Einige zentrale Sequenzen von Roland Emmerichs neuem Science-Fiction-Spektakel „Independence Day: Wiederkehr“ sind in der Stuttgarter Effekte-Schmiede Luxx Studios entstanden. Für die Firmengründer auch ein Symbol für die steigende Attraktivität der Region für Filmschaffende.

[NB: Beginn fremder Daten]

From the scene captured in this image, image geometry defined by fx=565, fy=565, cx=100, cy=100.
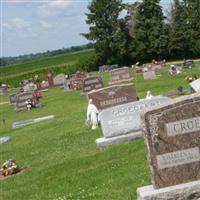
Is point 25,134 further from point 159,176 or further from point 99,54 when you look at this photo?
point 99,54

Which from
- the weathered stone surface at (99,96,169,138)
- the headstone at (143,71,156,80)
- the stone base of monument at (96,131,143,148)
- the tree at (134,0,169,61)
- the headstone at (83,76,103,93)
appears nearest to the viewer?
the stone base of monument at (96,131,143,148)

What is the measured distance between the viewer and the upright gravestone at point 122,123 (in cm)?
1639

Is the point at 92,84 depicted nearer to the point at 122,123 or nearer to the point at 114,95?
the point at 114,95

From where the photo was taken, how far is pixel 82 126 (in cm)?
2205

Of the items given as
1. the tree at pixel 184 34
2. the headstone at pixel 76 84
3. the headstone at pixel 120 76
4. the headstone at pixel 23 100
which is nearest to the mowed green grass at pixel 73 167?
the headstone at pixel 23 100

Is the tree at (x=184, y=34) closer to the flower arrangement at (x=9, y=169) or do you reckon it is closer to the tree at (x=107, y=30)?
the tree at (x=107, y=30)

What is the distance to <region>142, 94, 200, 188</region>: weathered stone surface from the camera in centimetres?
895

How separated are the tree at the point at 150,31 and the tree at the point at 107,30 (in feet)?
8.16

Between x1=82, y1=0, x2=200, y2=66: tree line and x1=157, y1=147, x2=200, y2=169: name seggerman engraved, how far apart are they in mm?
65027

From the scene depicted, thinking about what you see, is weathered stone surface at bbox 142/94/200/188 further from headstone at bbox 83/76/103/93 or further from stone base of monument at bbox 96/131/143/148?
headstone at bbox 83/76/103/93

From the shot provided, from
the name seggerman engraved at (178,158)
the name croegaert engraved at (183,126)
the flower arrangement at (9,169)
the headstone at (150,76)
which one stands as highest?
the name croegaert engraved at (183,126)

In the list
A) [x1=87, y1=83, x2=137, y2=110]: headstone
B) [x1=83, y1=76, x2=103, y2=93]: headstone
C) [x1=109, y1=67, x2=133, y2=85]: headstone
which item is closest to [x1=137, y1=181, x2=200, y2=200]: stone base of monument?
[x1=87, y1=83, x2=137, y2=110]: headstone

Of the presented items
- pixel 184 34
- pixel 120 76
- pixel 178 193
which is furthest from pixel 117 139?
pixel 184 34

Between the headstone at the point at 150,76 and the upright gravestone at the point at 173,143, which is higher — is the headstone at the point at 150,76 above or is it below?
below
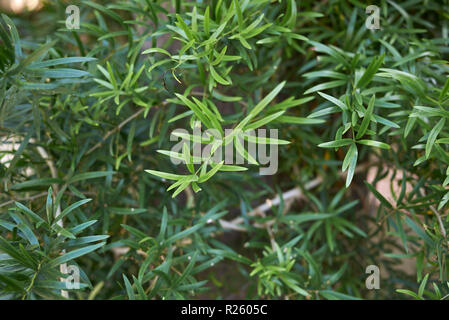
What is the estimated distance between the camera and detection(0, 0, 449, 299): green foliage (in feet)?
1.74

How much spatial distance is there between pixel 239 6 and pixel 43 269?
0.44 metres

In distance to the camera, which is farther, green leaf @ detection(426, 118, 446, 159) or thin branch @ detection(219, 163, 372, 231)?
thin branch @ detection(219, 163, 372, 231)

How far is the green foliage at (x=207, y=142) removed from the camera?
53cm

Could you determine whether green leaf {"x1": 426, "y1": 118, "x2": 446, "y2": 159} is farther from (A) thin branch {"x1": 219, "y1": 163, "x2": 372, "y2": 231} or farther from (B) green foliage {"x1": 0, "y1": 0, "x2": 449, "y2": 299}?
(A) thin branch {"x1": 219, "y1": 163, "x2": 372, "y2": 231}

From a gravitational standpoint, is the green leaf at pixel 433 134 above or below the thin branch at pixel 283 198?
above

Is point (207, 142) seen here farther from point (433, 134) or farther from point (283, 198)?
point (283, 198)

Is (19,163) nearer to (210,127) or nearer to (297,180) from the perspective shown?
(210,127)

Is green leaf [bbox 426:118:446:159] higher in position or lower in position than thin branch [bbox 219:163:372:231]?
higher

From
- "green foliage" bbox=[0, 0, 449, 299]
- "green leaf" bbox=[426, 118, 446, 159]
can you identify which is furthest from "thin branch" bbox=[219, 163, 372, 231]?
"green leaf" bbox=[426, 118, 446, 159]

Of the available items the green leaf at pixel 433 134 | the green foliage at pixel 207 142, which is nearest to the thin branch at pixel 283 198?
the green foliage at pixel 207 142

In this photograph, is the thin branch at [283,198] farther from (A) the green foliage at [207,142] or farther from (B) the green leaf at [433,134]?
(B) the green leaf at [433,134]

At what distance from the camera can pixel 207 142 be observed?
506 mm
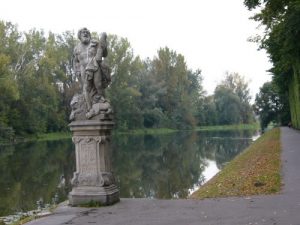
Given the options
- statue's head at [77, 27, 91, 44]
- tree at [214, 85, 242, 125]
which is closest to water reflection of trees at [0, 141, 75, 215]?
statue's head at [77, 27, 91, 44]

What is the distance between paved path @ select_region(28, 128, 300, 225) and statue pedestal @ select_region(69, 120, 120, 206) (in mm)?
348

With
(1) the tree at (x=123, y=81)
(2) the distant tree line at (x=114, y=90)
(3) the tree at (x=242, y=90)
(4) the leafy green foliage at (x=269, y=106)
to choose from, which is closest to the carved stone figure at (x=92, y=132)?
(2) the distant tree line at (x=114, y=90)

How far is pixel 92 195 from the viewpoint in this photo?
10.0 metres

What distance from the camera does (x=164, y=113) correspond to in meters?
90.3

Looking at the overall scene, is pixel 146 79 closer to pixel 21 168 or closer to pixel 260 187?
pixel 21 168

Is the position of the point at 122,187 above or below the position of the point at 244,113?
Result: below

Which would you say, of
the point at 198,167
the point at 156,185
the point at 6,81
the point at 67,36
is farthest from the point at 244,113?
the point at 156,185

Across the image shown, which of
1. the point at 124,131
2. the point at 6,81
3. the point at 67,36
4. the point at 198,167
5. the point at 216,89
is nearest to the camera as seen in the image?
the point at 198,167

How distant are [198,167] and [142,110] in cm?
5650

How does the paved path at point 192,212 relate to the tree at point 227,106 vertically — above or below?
below

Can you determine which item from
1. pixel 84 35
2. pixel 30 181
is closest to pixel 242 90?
pixel 30 181

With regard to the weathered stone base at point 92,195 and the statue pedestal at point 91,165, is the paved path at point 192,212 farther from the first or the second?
the statue pedestal at point 91,165

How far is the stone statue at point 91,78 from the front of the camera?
10.3m

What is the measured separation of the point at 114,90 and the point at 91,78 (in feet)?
221
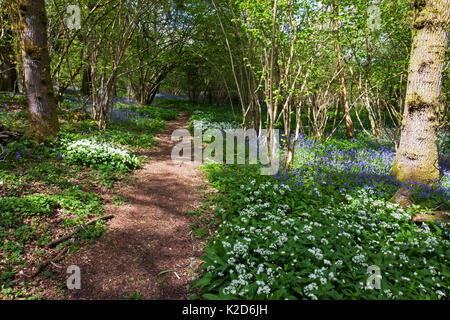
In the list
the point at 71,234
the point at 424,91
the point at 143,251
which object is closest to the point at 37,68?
the point at 71,234

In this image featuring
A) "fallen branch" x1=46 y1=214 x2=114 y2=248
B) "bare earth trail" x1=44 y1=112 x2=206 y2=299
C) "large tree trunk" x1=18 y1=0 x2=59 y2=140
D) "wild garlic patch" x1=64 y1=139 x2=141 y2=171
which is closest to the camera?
"bare earth trail" x1=44 y1=112 x2=206 y2=299

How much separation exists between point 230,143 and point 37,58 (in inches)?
246

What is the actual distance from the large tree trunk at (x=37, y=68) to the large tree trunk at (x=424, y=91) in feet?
27.9

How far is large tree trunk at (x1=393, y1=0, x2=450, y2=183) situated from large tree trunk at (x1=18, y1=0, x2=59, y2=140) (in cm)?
850

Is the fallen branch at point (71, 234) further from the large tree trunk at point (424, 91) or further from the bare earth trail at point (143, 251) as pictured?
the large tree trunk at point (424, 91)

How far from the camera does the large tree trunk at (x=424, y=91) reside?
4.93 meters

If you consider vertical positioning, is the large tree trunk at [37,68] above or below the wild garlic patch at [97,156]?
above

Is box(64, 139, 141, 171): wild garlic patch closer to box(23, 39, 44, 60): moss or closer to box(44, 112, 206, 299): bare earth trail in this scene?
box(44, 112, 206, 299): bare earth trail

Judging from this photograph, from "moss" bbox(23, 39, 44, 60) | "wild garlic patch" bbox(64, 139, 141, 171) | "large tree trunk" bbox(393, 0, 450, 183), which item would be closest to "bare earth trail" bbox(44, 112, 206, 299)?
"wild garlic patch" bbox(64, 139, 141, 171)

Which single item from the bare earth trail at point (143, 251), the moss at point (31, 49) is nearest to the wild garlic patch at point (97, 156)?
the bare earth trail at point (143, 251)

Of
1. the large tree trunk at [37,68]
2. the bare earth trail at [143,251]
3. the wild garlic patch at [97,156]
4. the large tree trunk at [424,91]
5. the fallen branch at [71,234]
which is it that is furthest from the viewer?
the wild garlic patch at [97,156]

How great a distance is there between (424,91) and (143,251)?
619cm

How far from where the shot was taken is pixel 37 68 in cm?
612

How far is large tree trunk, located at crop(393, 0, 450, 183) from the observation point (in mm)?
4934
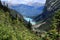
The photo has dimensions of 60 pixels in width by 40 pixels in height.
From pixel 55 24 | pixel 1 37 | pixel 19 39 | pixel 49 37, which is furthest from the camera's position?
pixel 55 24

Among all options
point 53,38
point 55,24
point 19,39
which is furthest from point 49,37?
point 19,39

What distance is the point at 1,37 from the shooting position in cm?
5544

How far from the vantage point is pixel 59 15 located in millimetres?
127938

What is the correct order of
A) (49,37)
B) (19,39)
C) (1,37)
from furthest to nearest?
1. (49,37)
2. (19,39)
3. (1,37)

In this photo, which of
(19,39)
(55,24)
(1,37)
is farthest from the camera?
(55,24)

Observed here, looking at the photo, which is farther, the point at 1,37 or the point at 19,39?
the point at 19,39

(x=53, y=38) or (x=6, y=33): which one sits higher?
(x=6, y=33)

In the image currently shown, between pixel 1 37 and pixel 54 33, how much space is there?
53240 millimetres

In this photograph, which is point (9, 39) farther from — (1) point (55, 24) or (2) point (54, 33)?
(1) point (55, 24)

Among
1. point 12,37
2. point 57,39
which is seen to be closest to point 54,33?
point 57,39

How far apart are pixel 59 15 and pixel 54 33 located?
73.8 ft

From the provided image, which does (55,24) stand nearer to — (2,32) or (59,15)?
(59,15)

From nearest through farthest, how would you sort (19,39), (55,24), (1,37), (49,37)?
1. (1,37)
2. (19,39)
3. (49,37)
4. (55,24)

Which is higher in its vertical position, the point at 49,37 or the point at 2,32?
the point at 2,32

Alles digital: Blick auf Washington und das Weiße Haus der Zukunft, wie es das Stuttgarter Studio Luxx im Computer entworfen hat Foto: 20th Century Fox
Alles digital: Blick auf Washington und das Weiße Haus der Zukunft, wie es das Stuttgarter Studio Luxx im Computer entworfen hat Foto: 20th Century Fox

Stuttgart - Washington D.C. dürften Andrea Block und Christian Haas mittlerweile wie ihre Westentasche kennen. Nicht, weil die beiden Gründer und Geschäftsführer der Luxx Studios dauernd in der US-Hauptstadt zu Besuch sind. Sondern, weil sie sie schon zweimal komplett im Computer nachgebaut haben – für Roland Emmerichs Filme „White House Down“ (2013) sowie den jüngst angelaufenen „Independence Day: Wiederkehr“.

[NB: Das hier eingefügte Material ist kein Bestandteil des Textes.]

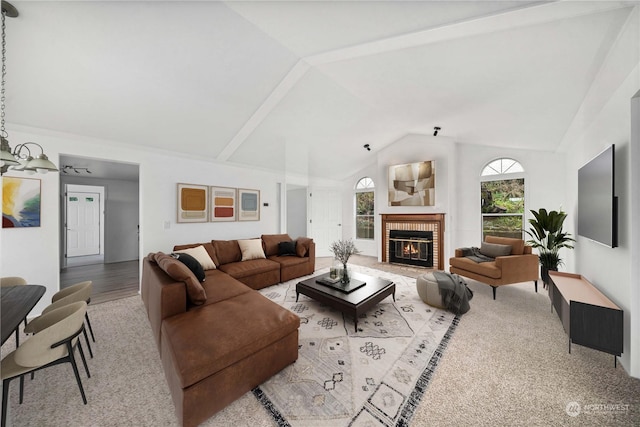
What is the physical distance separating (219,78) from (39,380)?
10.2ft

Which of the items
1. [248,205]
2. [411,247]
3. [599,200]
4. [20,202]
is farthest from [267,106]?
[411,247]

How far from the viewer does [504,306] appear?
3.01m

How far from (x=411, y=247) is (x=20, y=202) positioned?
21.0 feet

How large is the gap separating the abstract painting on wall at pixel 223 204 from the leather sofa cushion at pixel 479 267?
4.32 metres

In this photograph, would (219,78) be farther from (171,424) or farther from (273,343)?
(171,424)

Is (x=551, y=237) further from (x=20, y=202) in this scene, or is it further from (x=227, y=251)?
(x=20, y=202)

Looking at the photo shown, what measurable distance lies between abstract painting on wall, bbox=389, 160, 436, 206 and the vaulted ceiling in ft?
4.65

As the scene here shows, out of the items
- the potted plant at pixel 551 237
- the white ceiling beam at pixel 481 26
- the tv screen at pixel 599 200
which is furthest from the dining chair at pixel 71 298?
the potted plant at pixel 551 237

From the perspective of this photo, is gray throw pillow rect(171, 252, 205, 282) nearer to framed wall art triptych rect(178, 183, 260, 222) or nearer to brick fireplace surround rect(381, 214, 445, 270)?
framed wall art triptych rect(178, 183, 260, 222)

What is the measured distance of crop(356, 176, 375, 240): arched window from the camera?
21.7 feet

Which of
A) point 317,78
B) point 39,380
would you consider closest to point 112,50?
point 317,78

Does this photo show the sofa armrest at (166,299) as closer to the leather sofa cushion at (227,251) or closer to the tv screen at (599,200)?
the leather sofa cushion at (227,251)

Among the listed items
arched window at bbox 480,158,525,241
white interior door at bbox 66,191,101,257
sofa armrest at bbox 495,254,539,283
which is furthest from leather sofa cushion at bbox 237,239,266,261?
arched window at bbox 480,158,525,241

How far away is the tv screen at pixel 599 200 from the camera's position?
6.43 ft
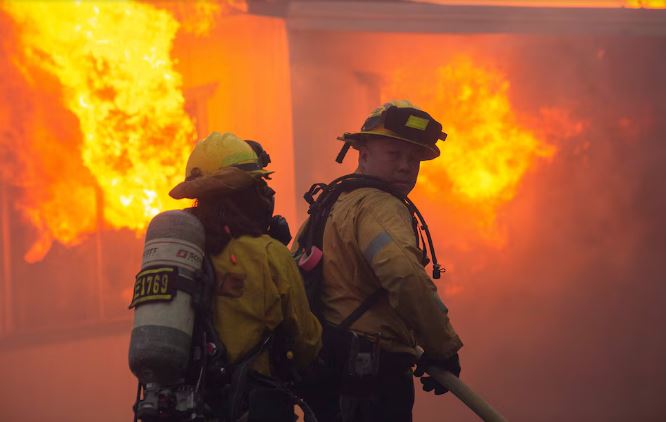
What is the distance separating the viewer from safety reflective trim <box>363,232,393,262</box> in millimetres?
3541

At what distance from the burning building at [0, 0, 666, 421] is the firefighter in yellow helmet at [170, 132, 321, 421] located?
13.9 feet

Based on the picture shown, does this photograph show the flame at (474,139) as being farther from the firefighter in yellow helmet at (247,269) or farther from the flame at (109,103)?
the firefighter in yellow helmet at (247,269)

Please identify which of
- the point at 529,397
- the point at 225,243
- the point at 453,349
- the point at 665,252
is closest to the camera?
the point at 225,243

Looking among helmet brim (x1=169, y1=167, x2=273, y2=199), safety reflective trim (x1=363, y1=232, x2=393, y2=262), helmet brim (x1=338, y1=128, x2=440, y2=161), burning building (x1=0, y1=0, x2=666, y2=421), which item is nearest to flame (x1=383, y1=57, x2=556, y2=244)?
burning building (x1=0, y1=0, x2=666, y2=421)

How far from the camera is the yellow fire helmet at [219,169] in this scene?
315 centimetres

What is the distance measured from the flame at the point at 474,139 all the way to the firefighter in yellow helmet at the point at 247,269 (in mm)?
5207

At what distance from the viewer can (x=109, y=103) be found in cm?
777

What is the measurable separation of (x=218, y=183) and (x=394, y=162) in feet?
3.63

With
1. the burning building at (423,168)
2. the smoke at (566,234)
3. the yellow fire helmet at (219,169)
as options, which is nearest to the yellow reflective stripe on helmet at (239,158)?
the yellow fire helmet at (219,169)

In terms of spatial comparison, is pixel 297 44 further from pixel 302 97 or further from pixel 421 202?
pixel 421 202

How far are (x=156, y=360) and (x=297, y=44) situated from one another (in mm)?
5298

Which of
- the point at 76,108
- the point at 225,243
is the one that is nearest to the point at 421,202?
the point at 76,108

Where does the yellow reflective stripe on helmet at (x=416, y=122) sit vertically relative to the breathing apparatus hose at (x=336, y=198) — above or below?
above

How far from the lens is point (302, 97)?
7.70 metres
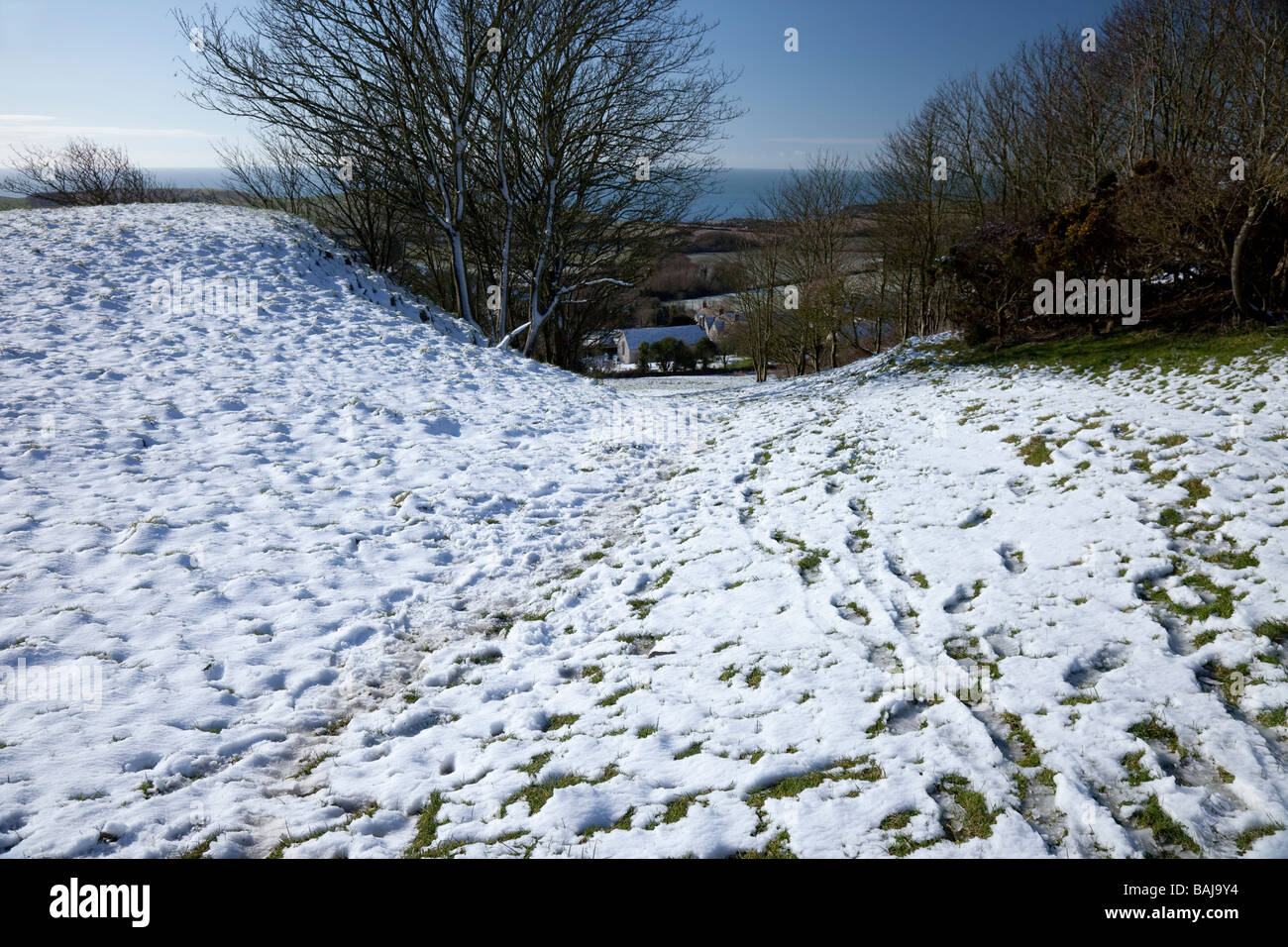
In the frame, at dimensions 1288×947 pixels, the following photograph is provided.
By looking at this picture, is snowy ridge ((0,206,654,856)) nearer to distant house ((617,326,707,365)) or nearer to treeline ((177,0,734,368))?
treeline ((177,0,734,368))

Die Washington-Sequenz ist das Herzstück der Arbeit, die die Luxx Studios für Emmerichs neue Produktion gemacht hat. Dazu kommen noch einige Szenen auf Militärflughäfen – insgesamt fünf Minuten des Films entstanden an den Computern der im Stuttgarter Westen beheimateten Effekt-Schmiede. Acht Monate lang saß ein rund 25-köpfiges Team an den visuellen Effekten (VFX). 4,5 Millionen Dateien mit 11 Terabyte Speicherplatz lagerten am Ende auf den Luxx-Servern, 2,8 Millionen Einzelbilder wurden komplett im Computer erstellt. „Davon haben wir am Ende gerade mal 7200 abgegeben“, sagt Andrea Block. Die aber ergeben eine ausgesprochen realitätsnahe Illusion.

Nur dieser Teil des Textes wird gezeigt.